Task details ->
Every line in the listing below from the one with "Hot Sale Golden" through the one with "Tabriz Mahi 50 Raj 200x300 cm 10281 B26 2" is to be reproduced exactly, both ends included; leave out the rest.

Task material ->
>>>>>

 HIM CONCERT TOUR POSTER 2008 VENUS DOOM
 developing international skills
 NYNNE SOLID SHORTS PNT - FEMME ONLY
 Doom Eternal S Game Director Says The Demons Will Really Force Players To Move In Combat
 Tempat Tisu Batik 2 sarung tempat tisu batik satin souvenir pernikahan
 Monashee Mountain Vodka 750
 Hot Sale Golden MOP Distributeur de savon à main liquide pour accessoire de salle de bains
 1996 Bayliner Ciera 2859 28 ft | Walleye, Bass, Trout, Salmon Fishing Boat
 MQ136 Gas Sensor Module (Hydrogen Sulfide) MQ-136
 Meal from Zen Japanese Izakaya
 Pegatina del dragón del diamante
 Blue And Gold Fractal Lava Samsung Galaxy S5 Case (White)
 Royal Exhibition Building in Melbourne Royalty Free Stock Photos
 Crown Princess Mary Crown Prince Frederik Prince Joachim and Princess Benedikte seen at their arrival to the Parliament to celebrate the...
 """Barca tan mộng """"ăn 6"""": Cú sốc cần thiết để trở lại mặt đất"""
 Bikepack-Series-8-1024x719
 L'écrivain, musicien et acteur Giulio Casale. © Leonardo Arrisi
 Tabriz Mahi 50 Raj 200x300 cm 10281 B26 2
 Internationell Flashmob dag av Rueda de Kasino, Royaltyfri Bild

<<<<<

Written answer ->
 Hot Sale Golden MOP Distributeur de savon à main liquide pour accessoire de salle de bains
 1996 Bayliner Ciera 2859 28 ft | Walleye, Bass, Trout, Salmon Fishing Boat
 MQ136 Gas Sensor Module (Hydrogen Sulfide) MQ-136
 Meal from Zen Japanese Izakaya
 Pegatina del dragón del diamante
 Blue And Gold Fractal Lava Samsung Galaxy S5 Case (White)
 Royal Exhibition Building in Melbourne Royalty Free Stock Photos
 Crown Princess Mary Crown Prince Frederik Prince Joachim and Princess Benedikte seen at their arrival to the Parliament to celebrate the...
 """Barca tan mộng """"ăn 6"""": Cú sốc cần thiết để trở lại mặt đất"""
 Bikepack-Series-8-1024x719
 L'écrivain, musicien et acteur Giulio Casale. © Leonardo Arrisi
 Tabriz Mahi 50 Raj 200x300 cm 10281 B26 2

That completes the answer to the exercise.